5. Il y a lieu, par ailleurs, compte tenu de l’ensemble des circonstances de l’espèce, notamment du mauvais vouloir persistant opposé par le préfet d’Eure-et-Loir, de porter, à compter de la date de notification de la présente décision, le taux de l’astreinte initialement fixé à 50 euros par jour de retard par le jugement du 26 novembre 2024, à 300 euros par jour de retard jusqu’à la date à laquelle cette décision aura reçu exécution.

6. Il y a lieu, dans les circonstances de l’espèce, de mettre à la charge de l’Etat, la somme de 1 500 euros à verser à M. A au titre de l’article L. 761-1 du code de justice administrative.

D E C I D E :

Article 1er : L’Etat est condamné à verser à M. A la somme de 2 000 euros en exécution de l’article 2 du jugement n° 2402412 du 26 novembre 2024.

Article 2 : Le taux de l’astreinte prononcée à l’encontre de l’Etat par l’article 2 du jugement n° 2402412 du 26 novembre 2024 est porté à 300 euros par jour de retard à compter de la notification du présent jugement.

Article 3 : L’Etat versera à M. A la somme de 1 500 euros au titre de l’article L. 761-1 du code de justice administrative.

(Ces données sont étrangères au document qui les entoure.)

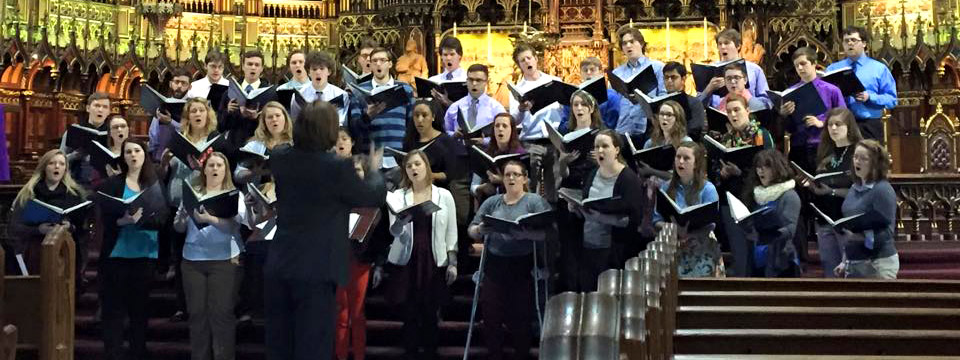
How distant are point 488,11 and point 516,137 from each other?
7.73 metres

Article 4 : Le présent jugement sera notifié à M. B A et au préfet d’Eure-et-Loir.

Copie du jugement n° 2402412 du 26 novembre 2024 et du présent jugement seront adressées, pour information, au ministère public près la Cour des comptes.

Délibéré après l’audience du 3 juillet 2025, à laquelle siégeaient :

Mme Lesieux, présidente,

Mme Bernard, première conseillère,

Mme Dicko-Dogan, conseillère,

Rendu public par mise à disposition au greffe le 10 juillet 2025.

La présidente-rapporteure,

Sophie LESIEUX

L’assesseure la plus ancienne,

Pauline BERNARDLa greffière,

Céline BOISGARD

La République mande et ordonne au préfet d’Eure-et-Loir en ce qui la concerne ou à tous commissaire de justice à ce requis en ce qui concerne les voies de droit commun, contre les parties privées, de pourvoir à l’exécution de la présente décision.